Conversely, lower light exposure in the evening allows melatonin to rise and promote good sleep. However, that melatonin regulation kicks off in the morning. So everything is set right from the get-go. So unless you get that early exposure to sunlight, it just makes it more difficult for you to regulate that melatonin production and get that good sleep that you need. And some studies suggest that UV radiation can suppress the excessive immune responses associated with autoimmune diseases.
So obviously there is a balance, you don't want too much sun on your skin and you don't want to get sunburned, but potentially this can help with our immune response as well. Obviously there's also that relationship that we get an increased production of vitamin D when we're exposed to sunlight, except this time of year there isn't the strength of those UVB rays that allows for that production to occur.

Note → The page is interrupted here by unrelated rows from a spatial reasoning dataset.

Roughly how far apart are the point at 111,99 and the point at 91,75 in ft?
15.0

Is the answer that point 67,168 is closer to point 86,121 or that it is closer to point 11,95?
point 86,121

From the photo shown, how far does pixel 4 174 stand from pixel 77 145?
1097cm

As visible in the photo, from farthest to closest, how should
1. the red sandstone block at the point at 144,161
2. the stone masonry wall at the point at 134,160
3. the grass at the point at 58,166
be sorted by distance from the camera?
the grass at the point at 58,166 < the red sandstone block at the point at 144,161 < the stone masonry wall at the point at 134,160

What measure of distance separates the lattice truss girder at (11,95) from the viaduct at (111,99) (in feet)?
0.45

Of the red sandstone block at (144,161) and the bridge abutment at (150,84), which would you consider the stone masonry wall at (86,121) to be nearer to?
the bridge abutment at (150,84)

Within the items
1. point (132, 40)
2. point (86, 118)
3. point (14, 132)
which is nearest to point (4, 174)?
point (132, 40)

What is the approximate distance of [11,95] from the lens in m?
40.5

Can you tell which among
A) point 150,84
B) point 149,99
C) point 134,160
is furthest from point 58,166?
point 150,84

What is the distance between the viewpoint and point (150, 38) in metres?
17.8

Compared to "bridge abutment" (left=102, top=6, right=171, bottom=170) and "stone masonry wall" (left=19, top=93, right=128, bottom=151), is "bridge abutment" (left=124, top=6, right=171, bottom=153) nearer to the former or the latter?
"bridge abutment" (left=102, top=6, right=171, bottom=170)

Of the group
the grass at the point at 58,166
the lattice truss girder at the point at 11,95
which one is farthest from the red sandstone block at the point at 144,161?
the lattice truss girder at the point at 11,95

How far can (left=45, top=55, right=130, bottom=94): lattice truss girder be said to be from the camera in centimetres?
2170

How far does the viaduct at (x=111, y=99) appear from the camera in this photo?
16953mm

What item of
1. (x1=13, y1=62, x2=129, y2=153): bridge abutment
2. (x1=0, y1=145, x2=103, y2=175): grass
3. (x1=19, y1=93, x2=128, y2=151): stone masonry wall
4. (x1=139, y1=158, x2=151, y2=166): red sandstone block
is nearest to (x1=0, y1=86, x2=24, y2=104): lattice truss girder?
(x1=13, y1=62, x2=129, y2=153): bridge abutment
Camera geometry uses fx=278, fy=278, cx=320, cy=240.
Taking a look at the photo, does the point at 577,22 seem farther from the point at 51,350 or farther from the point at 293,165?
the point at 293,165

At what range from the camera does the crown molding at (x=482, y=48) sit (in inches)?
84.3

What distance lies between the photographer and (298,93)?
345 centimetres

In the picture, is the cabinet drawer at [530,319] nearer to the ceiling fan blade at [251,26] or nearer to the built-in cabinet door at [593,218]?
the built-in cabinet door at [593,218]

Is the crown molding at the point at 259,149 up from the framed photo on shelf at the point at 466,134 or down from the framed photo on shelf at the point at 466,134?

Sunlight during winter is less about vitamin D production and more about these other benefits here. And of course this time of year we don't get a lot of sun. Exposure to that natural light though is still really important and a lot of these benefits can exist just being out in that natural light. And ideally it would be out and not just looking at the light because obviously UVB rays can be locked by, can be shut out by glass for example.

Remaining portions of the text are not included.